As well as protecting the people, brands are working towards protecting the planet. Japanese skincare brand Allie has focused on beach protection, releasing a range of sunscreen products committed to reducing water pollution levels. This comes after regulations have been put in place to prevent the use of harmful chemicals, such as in Hawaii, where over-the-counter sun protection containing oxybenzone and octinoxate have been banned in the efforts to protect coral reefs.
"The climate emergency is on everyone's mind, but if people knew the direct effects it has on their health, they'd certainly be taking more action. Pollution is rapidly ageing our skin and higher temperatures are raising our risk of skin cancer. A global temperature rise of 2°C could increase skin cancer incidence 11% globally by 2050. Beauty must now protect people from the planet, while not causing any harm in the process," says Olivia Houghton, The Future Laboratory Senior Foresight Analyst.
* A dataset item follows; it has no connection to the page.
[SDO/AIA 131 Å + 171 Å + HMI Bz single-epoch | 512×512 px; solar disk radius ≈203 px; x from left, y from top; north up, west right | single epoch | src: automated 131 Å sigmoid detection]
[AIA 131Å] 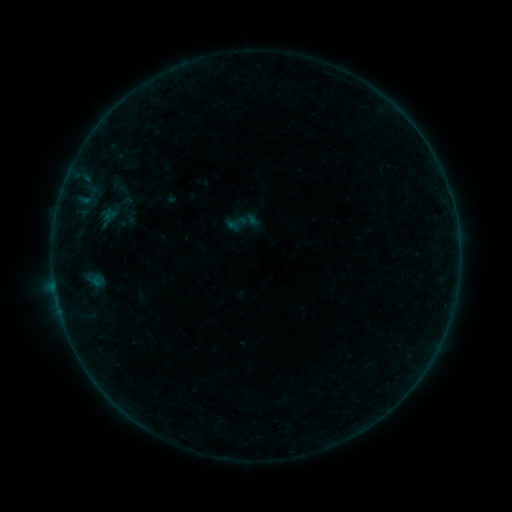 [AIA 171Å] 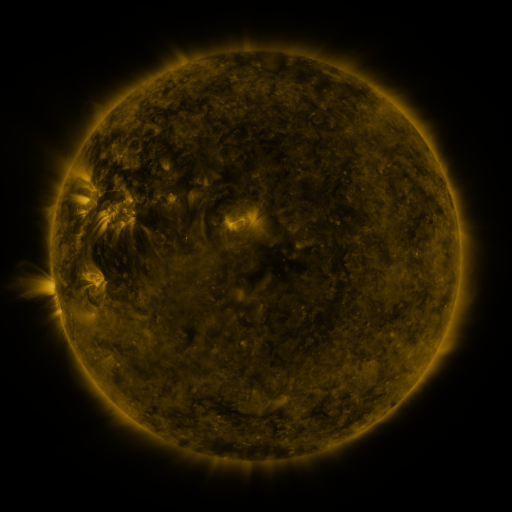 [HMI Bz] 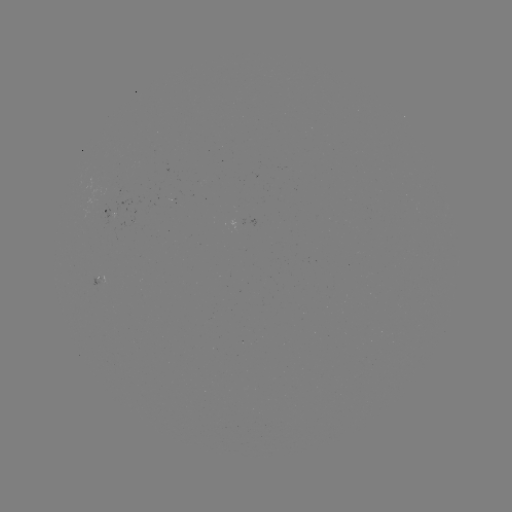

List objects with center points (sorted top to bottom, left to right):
sigmoid: [104, 172, 141, 209]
Overall, The Future Laboratory's Innovation Debrief Report has outlined the key priorities beauty businesses should hold going forward in order to maintain consumer confidence in their brand. It is now essential for companies to interact with their consumers on a deeper level, encouraging them to become fully invested in the values their brands hold. Sensory experiences, as well as climate-change consciousness, is vital to be showcased by businesses to further accommodate consumer desires. Through the study, one thing is clear: in order for businesses to thrive and expand, they must be open to change, and what’s more, commit to these changes with the correct intentions.